_Data to process_:
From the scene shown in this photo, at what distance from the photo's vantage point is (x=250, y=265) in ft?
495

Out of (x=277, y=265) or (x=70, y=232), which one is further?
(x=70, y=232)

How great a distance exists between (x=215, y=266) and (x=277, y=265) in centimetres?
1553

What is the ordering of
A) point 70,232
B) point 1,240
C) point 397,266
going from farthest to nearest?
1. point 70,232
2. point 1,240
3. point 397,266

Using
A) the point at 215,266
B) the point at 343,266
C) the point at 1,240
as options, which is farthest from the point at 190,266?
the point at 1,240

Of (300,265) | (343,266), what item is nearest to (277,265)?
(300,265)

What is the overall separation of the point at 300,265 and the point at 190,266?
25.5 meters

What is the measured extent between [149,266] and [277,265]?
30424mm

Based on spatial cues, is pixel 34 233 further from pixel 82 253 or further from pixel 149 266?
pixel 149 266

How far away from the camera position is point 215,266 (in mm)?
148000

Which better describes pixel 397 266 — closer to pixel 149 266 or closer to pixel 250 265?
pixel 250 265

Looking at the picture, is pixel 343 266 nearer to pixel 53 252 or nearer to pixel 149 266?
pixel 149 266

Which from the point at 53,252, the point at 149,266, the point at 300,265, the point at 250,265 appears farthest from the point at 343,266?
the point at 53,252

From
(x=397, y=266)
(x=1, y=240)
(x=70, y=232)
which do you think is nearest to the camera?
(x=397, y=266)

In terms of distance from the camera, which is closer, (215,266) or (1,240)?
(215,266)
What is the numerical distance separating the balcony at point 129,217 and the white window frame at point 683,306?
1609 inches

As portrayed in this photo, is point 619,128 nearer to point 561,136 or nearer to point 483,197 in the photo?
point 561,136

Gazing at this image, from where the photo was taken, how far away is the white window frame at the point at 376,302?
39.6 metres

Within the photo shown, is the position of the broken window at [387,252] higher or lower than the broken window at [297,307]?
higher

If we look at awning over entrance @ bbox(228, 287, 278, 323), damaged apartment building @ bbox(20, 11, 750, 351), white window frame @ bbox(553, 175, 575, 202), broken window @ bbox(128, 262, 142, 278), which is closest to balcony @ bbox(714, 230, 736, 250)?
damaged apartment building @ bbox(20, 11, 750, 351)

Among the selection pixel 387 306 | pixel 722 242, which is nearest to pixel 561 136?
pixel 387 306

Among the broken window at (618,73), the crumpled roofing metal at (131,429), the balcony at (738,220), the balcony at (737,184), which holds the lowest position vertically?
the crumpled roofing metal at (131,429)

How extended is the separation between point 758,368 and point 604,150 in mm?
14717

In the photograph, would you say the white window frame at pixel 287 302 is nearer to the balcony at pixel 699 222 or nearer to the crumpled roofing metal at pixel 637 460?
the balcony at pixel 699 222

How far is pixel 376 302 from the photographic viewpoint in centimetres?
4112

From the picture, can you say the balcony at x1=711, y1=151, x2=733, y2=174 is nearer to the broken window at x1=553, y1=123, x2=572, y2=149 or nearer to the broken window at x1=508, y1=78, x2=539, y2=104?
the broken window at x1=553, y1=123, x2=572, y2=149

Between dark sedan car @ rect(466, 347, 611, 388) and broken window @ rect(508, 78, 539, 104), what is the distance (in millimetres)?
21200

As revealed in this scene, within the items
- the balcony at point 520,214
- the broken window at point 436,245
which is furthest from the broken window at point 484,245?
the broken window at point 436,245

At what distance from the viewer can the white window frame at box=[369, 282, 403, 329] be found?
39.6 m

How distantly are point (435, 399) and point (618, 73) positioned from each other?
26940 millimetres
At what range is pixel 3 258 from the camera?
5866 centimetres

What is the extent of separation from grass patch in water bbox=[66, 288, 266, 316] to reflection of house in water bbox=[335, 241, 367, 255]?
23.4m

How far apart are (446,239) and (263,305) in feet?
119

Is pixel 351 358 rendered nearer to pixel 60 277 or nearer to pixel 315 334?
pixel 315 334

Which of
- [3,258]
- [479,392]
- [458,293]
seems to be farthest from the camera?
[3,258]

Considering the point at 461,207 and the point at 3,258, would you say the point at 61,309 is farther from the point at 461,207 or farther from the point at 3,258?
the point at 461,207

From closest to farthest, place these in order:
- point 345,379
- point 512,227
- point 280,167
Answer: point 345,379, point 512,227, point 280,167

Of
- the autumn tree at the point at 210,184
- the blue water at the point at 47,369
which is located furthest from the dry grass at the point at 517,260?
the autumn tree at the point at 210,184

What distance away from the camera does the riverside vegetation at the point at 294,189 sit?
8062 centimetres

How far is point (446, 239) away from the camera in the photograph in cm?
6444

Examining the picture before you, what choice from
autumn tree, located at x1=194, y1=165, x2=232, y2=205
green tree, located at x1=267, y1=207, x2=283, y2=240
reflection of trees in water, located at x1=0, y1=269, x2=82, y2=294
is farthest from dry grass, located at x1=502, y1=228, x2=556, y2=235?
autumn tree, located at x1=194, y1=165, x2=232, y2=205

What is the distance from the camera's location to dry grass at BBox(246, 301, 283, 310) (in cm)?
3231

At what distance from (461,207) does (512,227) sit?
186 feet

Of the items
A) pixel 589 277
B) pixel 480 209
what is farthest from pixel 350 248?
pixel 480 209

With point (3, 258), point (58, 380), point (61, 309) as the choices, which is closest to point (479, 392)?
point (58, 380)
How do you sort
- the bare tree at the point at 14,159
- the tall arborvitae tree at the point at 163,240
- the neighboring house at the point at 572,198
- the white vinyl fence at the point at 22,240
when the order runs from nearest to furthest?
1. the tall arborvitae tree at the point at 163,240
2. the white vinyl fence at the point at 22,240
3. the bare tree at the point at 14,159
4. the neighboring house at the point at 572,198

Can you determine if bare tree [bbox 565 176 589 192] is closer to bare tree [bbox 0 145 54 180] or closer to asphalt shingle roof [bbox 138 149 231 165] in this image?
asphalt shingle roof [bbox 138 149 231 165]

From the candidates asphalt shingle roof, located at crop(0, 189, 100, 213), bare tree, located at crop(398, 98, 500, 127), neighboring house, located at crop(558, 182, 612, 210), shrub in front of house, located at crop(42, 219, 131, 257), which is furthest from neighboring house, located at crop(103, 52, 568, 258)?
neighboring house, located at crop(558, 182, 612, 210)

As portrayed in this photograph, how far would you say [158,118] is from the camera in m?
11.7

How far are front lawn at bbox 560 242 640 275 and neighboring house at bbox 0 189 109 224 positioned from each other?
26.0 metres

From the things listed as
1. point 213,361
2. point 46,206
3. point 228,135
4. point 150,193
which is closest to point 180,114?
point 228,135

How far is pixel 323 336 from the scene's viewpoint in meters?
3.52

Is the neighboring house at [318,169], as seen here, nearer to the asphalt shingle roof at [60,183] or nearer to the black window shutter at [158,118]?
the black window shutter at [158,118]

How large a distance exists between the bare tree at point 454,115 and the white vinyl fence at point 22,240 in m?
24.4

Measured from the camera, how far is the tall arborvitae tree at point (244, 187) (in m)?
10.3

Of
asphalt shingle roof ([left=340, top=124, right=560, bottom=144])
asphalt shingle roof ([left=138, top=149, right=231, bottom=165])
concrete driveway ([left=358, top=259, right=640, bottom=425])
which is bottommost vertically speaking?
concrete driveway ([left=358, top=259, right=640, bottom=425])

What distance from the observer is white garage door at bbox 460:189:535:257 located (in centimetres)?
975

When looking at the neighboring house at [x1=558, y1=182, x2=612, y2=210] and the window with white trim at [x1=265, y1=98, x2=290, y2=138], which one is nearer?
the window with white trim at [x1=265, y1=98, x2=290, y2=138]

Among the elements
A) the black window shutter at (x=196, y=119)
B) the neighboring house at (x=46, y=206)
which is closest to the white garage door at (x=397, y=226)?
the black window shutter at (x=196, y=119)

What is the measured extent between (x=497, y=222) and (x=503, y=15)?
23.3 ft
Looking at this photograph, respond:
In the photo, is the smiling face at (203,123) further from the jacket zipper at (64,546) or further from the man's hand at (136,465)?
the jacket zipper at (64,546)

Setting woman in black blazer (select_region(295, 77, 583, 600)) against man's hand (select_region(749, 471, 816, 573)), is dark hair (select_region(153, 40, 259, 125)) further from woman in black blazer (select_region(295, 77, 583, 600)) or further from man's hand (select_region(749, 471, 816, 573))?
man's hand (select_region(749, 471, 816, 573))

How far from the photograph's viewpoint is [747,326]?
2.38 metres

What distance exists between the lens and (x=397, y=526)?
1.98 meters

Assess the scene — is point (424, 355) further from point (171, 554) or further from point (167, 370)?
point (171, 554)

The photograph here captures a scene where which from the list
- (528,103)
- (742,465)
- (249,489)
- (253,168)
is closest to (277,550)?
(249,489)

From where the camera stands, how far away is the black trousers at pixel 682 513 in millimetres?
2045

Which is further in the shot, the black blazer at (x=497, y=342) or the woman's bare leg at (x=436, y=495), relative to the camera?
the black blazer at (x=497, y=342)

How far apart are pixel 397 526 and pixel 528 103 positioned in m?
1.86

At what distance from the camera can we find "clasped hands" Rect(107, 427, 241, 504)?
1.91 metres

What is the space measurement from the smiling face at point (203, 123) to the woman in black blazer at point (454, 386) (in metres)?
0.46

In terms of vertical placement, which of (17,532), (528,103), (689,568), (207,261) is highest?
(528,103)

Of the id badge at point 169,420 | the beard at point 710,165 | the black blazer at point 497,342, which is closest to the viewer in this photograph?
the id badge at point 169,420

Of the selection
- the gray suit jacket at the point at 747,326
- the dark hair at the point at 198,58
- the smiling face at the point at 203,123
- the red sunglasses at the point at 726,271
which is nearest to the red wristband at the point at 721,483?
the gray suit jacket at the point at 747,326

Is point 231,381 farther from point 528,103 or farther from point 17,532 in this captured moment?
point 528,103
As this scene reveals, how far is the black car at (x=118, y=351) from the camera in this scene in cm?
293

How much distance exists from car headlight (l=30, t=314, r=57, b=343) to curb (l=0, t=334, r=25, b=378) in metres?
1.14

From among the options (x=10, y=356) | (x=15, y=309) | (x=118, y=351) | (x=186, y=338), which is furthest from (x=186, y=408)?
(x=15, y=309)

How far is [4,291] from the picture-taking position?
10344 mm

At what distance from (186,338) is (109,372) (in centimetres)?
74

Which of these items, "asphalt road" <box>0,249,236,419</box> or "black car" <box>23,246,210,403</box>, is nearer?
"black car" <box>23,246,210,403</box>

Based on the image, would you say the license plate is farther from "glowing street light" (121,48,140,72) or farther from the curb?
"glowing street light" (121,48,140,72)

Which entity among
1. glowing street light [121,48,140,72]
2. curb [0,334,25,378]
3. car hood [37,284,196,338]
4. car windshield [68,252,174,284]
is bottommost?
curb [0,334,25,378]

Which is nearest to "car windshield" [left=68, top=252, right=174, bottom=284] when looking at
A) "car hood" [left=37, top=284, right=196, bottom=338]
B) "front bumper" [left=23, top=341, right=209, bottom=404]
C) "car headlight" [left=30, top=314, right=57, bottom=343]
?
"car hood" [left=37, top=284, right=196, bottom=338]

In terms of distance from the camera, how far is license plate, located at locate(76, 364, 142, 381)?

_Problem description_:
Reproduce the listing above exactly from the line containing "Is point 231,381" through its last line, with both of those lines included.

_Output for this exercise_:
Is point 231,381 farther from point 528,103 or farther from point 17,532 in this captured moment?
point 528,103
As this scene reveals, how far is the black car at (x=118, y=351) from the camera in this scene in cm?
293

How much distance exists from car headlight (l=30, t=314, r=57, b=343) to curb (l=0, t=334, r=25, b=378) in metres?
1.14

From among the options (x=10, y=356) | (x=15, y=309) | (x=118, y=351) | (x=186, y=338), which is furthest from (x=186, y=408)?
(x=15, y=309)

How far is [4,291] from the picture-taking position?
10344 mm

At what distance from (186,338) is (109,372) (in centimetres)?
74

Which of these items, "asphalt road" <box>0,249,236,419</box> or "black car" <box>23,246,210,403</box>, is nearer?
"black car" <box>23,246,210,403</box>

Based on the image, would you say the license plate is farther from "glowing street light" (121,48,140,72) or farther from the curb?
"glowing street light" (121,48,140,72)

Which entity among
1. glowing street light [121,48,140,72]
2. curb [0,334,25,378]
3. car hood [37,284,196,338]
4. car windshield [68,252,174,284]
is bottommost?
curb [0,334,25,378]

Which is nearest to "car windshield" [left=68, top=252, right=174, bottom=284] when looking at
A) "car hood" [left=37, top=284, right=196, bottom=338]
B) "front bumper" [left=23, top=341, right=209, bottom=404]
C) "car headlight" [left=30, top=314, right=57, bottom=343]
?
"car hood" [left=37, top=284, right=196, bottom=338]

In terms of distance from the camera, how far is license plate, located at locate(76, 364, 142, 381)?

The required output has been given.